Emanuela Orlandi was 15 years old when she was last seen alive in Rome. Her brother is now explaining why he supports a new theory about his sister’s disappearance, writes The Guardian.
Not long before she disappeared in the summer of 1983, Emanuela Orlandi went to Piazza del Catalone, a small square just outside the Vatican walls, to meet friends.
It was still a party atmosphere during that warm month, just weeks after AS Roma won the Serie A title. In a photo taken at the time, Orlandi, then 15, wears a headband in yellow and red, made by her mother in the colors of the football team. It was one of the last photos taken before she disappeared without a trace on June 22, 1983. Her older brother, Pietro Orlandi, is still searching for answers.
“Emanuela was here with friends,” he said in an interview. “They were still celebrating; it was the last photo taken of her smiling.”
The mystery of the disappearance of Emanuele, who has not been seen by her family since she left her home in the Vatican, where her father was a lay employee in the papal household, has gripped Italy for four decades. But it wasn’t until January of this year that the Vatican began its own investigation, promising to find out the truth in the case that has produced many theories, some of them outlandish, but no concrete facts. Prosecutors in Rome began cooperating with the Vatican on the investigation this month.
“For 40 years there has never been collaboration between the Vatican and prosecutors,” said Orlandi, who recently sparked controversy after suggesting that the much-revered Pope John Paul II may have been involved in the disappearance of his older sister small. “Until a few years ago, the Vatican said it knew nothing, that she disappeared in Italy and that it should be investigated there. On the other hand, I was told that Rome has a lot of documents. All these years the Vatican has remained silent – maybe that means someone there has evidence of what happened.”
The Vatican’s investigation began months after the Netflix series Vatican Girl brought Emanuele’s case back into the global spotlight. The series explored theories that have emerged over the years, the first being that she was kidnapped by a gang to blackmail the Vatican into releasing Mehmet Ali Ağca, who was jailed in 1981 after attempting to assassinate John Paul II. Her disappearance was also linked to a wave of financial scandals at the Vatican bank, an alleged sex ring run by the Vatican police and the mafia.
Another theory was that Emanuela was taken to London, where she lived for years in a youth home run by a Catholic congregation, with her expenses funded by the Vatican. According to this hypothesis, she died in London before her body was transferred back to Rome and buried in the Vatican. In 2019, two tombs in the Vatican were reopened after it was discovered that Emanuela was buried there. No human remains were found.
But the new, and most startling, claim in the Netflix series came from a childhood friend of Emanuele’s, who said the teenager told her she was molested by “someone close” to John Paul II.

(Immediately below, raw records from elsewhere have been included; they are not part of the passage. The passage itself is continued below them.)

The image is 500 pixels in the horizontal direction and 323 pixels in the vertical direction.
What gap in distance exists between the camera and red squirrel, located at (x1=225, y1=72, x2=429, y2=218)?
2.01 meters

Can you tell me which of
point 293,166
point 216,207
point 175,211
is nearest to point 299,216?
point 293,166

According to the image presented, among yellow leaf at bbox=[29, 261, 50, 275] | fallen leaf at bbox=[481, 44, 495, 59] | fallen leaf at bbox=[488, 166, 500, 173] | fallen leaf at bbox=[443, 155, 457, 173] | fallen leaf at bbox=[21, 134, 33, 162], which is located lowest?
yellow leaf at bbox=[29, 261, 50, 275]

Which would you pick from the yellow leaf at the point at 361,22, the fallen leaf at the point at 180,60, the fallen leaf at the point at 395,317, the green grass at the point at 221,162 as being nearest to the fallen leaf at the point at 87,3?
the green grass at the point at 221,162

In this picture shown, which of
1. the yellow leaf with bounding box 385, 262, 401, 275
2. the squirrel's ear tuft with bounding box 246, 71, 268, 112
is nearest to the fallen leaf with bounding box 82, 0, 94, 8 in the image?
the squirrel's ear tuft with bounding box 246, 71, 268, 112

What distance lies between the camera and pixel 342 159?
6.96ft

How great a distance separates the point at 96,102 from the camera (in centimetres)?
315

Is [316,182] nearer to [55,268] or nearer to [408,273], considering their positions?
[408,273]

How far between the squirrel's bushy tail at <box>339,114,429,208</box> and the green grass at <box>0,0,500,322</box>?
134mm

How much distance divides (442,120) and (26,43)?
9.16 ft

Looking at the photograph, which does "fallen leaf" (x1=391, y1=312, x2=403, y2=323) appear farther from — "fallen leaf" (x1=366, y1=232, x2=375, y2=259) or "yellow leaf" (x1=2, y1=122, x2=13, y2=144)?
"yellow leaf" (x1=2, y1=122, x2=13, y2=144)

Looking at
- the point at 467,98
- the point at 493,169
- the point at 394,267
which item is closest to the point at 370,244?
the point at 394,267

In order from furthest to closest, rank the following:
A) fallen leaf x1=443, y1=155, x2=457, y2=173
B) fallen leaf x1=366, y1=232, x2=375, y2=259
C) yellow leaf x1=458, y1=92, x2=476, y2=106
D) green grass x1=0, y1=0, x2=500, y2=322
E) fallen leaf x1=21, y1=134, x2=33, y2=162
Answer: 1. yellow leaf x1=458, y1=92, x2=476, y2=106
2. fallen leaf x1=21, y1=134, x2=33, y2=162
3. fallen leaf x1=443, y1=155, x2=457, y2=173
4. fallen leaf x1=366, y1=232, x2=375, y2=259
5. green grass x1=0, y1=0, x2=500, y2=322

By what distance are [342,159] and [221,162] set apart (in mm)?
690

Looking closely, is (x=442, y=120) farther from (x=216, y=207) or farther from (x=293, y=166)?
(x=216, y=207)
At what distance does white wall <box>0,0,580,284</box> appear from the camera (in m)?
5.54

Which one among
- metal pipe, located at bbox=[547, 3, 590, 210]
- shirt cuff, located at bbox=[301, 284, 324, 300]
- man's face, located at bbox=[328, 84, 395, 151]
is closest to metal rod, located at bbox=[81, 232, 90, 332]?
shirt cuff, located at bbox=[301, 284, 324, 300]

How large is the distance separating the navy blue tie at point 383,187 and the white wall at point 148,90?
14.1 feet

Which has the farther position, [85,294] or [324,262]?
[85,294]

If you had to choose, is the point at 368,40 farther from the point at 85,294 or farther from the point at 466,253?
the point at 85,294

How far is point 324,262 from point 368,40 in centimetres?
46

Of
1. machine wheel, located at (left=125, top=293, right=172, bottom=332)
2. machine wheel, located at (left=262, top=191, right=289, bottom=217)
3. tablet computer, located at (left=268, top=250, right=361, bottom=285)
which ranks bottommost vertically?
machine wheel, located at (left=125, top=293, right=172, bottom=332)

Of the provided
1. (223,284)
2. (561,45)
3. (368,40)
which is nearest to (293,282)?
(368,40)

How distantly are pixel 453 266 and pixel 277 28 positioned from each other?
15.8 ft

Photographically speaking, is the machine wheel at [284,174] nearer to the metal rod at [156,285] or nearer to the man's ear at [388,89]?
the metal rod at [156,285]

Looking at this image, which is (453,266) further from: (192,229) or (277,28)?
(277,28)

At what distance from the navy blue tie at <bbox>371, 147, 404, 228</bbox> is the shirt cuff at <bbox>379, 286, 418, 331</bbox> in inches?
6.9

“She said the conversation took place a few days before Emanuela disappeared and that [presupusul incident] it took place in the Vatican gardens,” Orlandi said. That Emanuela was a victim of pedophilia is probably the most plausible theory, she added. “When you know that certain things are done in that environment, you wonder if maybe she wasn’t put in that situation.”
Orlandi’s determination to learn the truth angered the Vatican. In April, during the hearings, he shared an audio tape containing an alleged conversation between a journalist and the head of a criminal organization in Rome suspected of being involved in Emanuela’s disappearance. In the recording, he insinuated that the late John Paul II, whose original name was Karol Józef Wojtyła, went out at night with elderly clergymen looking for teenage girls.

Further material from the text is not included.